> [TEXTE À LIRE]:
++++++
Quotidien du Français libéral libertaire moyen, Libération ne surprend plus. L’actuel devenir du journal, de plus en plus décalé de la réalité, de plus en plus hors sol, ne peut qu’interroger sur ce qui est pensé dans les milieux auquel il s’adresse. C’était le cas le mercredi 30 octobre 2019.
Dans la masse de l’actualité de ce mercredi 30 octobre 2019 (le Brexit, le Chili, l’Ethiopie, la Libye, le nucléaire, les retraites, l’Iran…), Libération choisit à juste titre de faire sa Une sur l’attaque menée contre une mosquée à Bayonne par un individu de 84 ans vite identifié. Vu la manière dont l’islam s’est imposé quotidiennement dans le débat public, voile aidant, le choix est judicieux. On imagine l’information jouissive du côté de Libé : à la « pointe » de la lutte contre « l’islamophobie », depuis des quartiers parisiens où l’on ne croise guère de femmes voilées, Libération ne cesse de répéter que « discriminer » les femmes qui choisiraient de porter le voile musulman serait un facteur de danger pour la société française, ce que l’islam ne serait pas. Bayonne tombe à pic.
++++++
> [DONNÉES FOURNIES]:
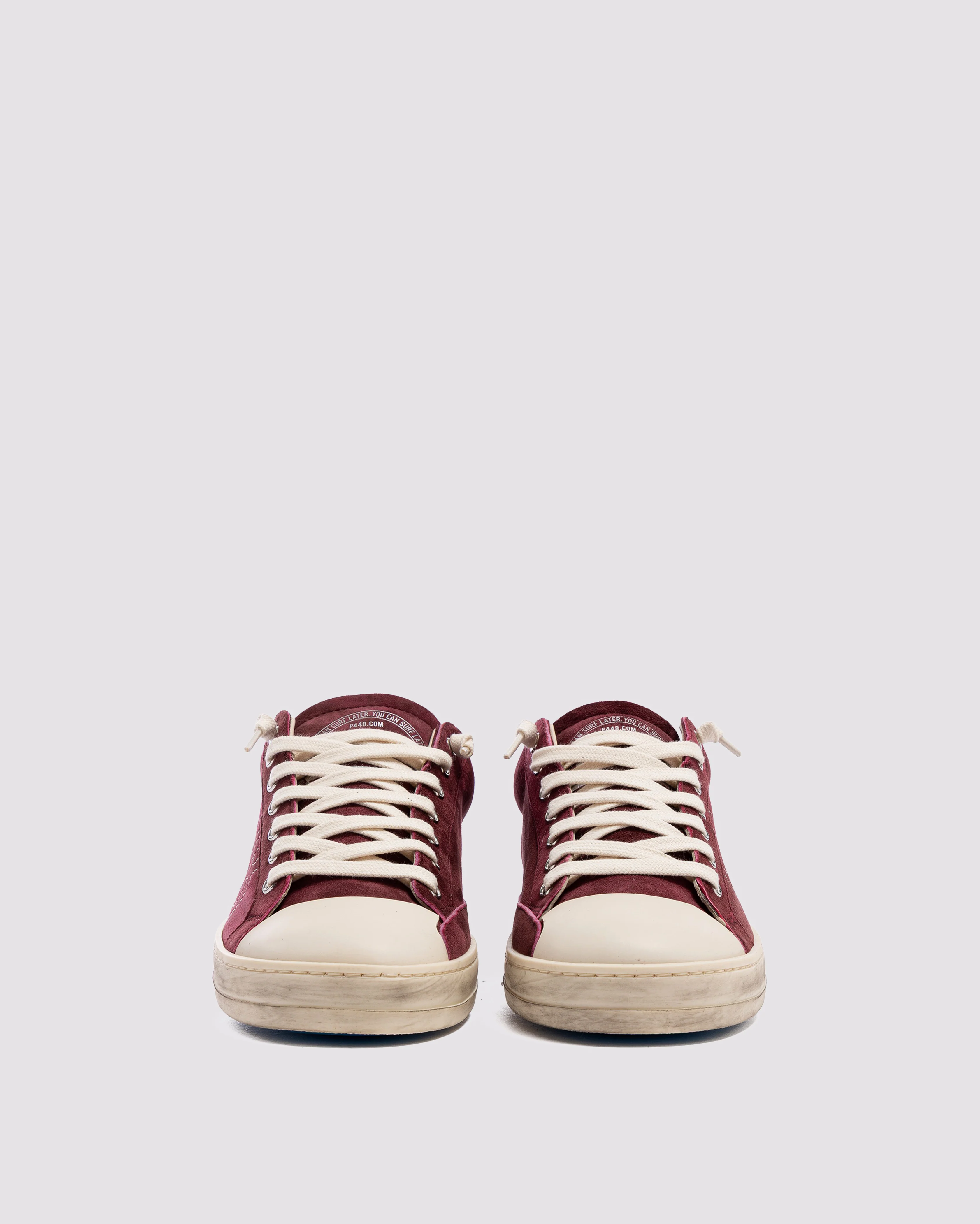 John Stitch Wine - Image 2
++++++
> [CONSIGNE 1]: D'après le texte sur le quotidien Libération, quel âge a l'individu qui a mené l'attaque contre la mosquée de Bayonne ?
> [CONSIGNE 2]: Recopiez le passage du texte sur le quotidien Libération qui commence par « Quotidien du Français » et se poursuit jusqu'à « 30 octobre 2019. ».
Les données fournies ne sont pas nécessaires pour ce travail.

> [RÉPONSE 1]: Il a 84 ans.

> [RÉPONSE 2]:
Quotidien du Français libéral libertaire moyen, Libération ne surprend plus. L’actuel devenir du journal, de plus en plus décalé de la réalité, de plus en plus hors sol, ne peut qu’interroger sur ce qui est pensé dans les milieux auquel il s’adresse. C’était le cas le mercredi 30 octobre 2019.